Следовательно, у нас нет оснований отрицать, что содержание нашего сознания составляют не сами по себе объекты внешнего мира, а их образы, возникающие в нашем сознании. Вот почему человек в буддизме не может быть признан мерой всех вещей, а, скорее, сравним с зеркалом, отражающим все вещи: чистое зеркало отразит их такими, каковы они есть на самом деле, а грязное — неизбежно исказит. Отсюда становится понятным и интерес буддийских теоретиков именно к сознанию, психике. Понятными становятся и причины развития психологии в Древней Индии как теоретического осознания человеком своего мышления и поведения. В этой стране с давних пор описывалась и изучалась не просто психика как таковая, а ее взаимоотношения с миром: мудрецам были интересны не человек и солнце, а человек, глядящий на солнце. И все это делалось, хочется подчеркнуть еще раз, не из праздного любопытства или отвлеченного познавательного интереса, а из стремления перестроить психику на «режим освобождения» ее от тягостных сансарных пут.

И еще одно важное замечание: психика считалась неотторжимой как от физиологических, так и от ментальных аспектов человека, то есть человек рассматривался как единая психофизиологическая целостность, причем не статичная, а динамическая, как поток-санатсша элементарных состояний-дтрж, разворачивающихся во времени: они связывались с малыми отрезками времени, именуемыми кшана, «момент». В краткие мгновения эти состояния остаются чем-то единым благодаря некоей внутренней силе, прапти. Она удерживает в равновесии и физические характеристики, и ментальные свойства, то есть сознание, психику и эмоции, и внешние предметы и явления, то есть впечатления, воспоминания, воображение и т. п. Но если тело изменяется относительно медленно, то психика меняется ежемгновенно.

Таким образом, единица описания индивидуального потока психической жизни — дхарма; она же является элементарным психофизическим состоянием, имеющим бытийный статус. Этот многозначный термин, ставший центральным понятием буддийской религии, психологии и философии, восходит к корню дхар-, одно из значений которого — «держать»; каждая дхарма как бы держит или несет свойственный ей признак, а «все дхармы безличны, непостоянны и несут духкху», как говорится в канонических буддийских текстах. Разница между дхармой как учением Будды и дхармой как элементом либо выражается в текстах грамматически, либо без труда восстанавливается по контексту.

■ **Задание**
Перечислите все признаки, которые, согласно приведенной в тексте о буддийской психологии цитате из канонических буддийских текстов, присущи всем дхармам.

■ **Фрагмент данных**
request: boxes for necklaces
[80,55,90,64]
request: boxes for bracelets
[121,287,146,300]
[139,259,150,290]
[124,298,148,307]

■ **Готовое решение**
- безличны
- непостоянны
- несут духкху